The complexity of drug treatment in older people, often due to multimorbidity, presents a significant challenge in constructing explicit criteria that function effectively as a ‘one-size-fits-all’ solution. While the STOPP/START criteria provide a structured approach to identifying PIMs and POMs, they should be viewed as initial screening tools. Moreover, the inclusion of implicit criteria in the STOPP/START criteria set, introduced from version 2 onwards, requires a higher degree of medical judgment, which suggests caution in their broad implementation without adequate training and standardization [100]. The comprehensive evaluation of the entire patient situation, including clinical judgment and individualized care, is thus essential for optimal medication management. This distinction highlights the criteria’s role in supporting a nuanced approach to medication management, emphasizing the importance of continuous review to help ensure the most effective and safe treatment plans for older adults.

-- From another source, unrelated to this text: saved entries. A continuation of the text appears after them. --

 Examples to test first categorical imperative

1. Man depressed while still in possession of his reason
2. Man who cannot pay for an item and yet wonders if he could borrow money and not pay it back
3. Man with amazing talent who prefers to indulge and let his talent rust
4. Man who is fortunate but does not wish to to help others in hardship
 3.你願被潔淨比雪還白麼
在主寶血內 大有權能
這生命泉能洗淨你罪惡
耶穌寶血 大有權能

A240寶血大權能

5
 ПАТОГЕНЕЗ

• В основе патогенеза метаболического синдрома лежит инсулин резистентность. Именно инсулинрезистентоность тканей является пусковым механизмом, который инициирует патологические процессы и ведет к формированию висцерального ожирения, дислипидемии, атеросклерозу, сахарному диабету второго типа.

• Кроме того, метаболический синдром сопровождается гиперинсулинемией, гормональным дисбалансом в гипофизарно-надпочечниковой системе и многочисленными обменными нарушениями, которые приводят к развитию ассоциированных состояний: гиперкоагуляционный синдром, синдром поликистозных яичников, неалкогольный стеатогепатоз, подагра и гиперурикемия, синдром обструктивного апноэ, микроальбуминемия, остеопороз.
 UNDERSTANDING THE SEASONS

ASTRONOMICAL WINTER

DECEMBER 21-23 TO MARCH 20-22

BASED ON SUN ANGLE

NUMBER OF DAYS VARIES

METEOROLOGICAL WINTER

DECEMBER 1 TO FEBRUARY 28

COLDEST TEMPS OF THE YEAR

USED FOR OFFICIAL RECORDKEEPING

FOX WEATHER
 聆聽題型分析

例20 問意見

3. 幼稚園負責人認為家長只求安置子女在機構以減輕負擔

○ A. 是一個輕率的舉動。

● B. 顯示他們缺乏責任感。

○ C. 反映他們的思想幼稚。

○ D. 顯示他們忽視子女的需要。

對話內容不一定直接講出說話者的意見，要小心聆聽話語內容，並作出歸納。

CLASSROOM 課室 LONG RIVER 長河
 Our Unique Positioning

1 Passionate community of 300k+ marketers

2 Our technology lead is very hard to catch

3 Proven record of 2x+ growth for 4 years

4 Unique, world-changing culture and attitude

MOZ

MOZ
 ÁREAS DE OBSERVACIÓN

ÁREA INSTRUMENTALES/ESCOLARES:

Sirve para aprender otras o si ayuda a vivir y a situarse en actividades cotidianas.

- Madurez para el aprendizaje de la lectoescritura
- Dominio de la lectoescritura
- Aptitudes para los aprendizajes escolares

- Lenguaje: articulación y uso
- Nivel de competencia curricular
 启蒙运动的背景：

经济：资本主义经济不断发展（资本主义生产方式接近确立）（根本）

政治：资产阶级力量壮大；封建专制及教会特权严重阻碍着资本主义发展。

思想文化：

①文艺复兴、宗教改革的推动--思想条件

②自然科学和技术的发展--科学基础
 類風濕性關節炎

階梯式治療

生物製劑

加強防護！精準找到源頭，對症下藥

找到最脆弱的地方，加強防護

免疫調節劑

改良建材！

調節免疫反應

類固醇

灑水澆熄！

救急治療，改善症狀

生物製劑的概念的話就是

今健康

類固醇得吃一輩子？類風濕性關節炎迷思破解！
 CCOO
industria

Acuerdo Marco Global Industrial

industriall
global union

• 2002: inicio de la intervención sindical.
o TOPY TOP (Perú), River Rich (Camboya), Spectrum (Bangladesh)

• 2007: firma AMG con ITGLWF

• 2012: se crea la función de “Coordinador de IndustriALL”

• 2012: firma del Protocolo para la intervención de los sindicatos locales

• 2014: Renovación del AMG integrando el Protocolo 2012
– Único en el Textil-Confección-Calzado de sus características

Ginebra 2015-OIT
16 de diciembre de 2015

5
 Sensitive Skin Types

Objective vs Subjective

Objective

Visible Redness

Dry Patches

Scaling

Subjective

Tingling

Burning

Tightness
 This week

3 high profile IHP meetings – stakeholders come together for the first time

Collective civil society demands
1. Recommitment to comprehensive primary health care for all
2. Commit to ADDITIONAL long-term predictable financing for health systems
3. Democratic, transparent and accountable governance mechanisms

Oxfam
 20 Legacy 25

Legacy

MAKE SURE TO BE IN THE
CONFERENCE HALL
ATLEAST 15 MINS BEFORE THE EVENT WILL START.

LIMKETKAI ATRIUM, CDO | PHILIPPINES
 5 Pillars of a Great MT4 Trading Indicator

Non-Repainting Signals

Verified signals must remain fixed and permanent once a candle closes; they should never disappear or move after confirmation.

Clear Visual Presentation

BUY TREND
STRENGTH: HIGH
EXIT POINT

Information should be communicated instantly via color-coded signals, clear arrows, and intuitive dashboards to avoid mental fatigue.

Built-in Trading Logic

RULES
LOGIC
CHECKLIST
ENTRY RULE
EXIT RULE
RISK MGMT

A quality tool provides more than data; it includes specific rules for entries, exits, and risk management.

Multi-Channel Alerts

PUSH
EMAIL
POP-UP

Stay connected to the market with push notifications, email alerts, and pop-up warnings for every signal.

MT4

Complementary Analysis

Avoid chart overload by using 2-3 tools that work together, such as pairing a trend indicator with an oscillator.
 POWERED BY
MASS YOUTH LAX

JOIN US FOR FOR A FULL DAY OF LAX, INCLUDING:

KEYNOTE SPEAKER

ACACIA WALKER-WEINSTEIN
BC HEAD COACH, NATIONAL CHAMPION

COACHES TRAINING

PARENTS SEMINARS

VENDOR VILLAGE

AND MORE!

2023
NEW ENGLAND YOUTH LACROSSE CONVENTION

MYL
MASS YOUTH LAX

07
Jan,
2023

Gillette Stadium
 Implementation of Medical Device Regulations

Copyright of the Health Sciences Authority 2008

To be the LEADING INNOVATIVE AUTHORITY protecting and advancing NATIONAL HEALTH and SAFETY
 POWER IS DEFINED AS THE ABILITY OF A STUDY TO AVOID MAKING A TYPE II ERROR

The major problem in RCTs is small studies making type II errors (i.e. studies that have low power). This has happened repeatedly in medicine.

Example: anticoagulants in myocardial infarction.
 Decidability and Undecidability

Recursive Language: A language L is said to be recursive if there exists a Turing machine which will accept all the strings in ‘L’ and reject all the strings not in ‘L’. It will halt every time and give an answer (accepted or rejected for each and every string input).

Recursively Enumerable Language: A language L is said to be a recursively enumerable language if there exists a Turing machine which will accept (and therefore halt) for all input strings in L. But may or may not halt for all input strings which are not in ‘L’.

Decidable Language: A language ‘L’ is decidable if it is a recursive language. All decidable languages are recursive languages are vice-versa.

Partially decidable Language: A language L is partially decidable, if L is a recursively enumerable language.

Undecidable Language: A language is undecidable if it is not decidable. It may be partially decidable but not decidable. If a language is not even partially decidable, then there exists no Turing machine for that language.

For the proper application in routine clinical practice, it thus becomes evident that prioritizing certain patient groups for medication review is essential. These groups include patients at risk of poor therapeutic adherence due to factors such as socioeconomic challenges, cognitive decline without adequate caregiver support, those on polypharmacy and those nearing the end of life. Moreover, depending on the goal and specific environmental features, a list of priority criteria should be considered to facilitate the initial local implementation. This targeted approach, coupled with the understanding that these criteria should not overly focus on “high-risk” or “low-risk” medications, aims to enhance the applicability and effectiveness of the criteria in real-world settings, ultimately fostering a more individualized and person-centred approach to medication management in older adults.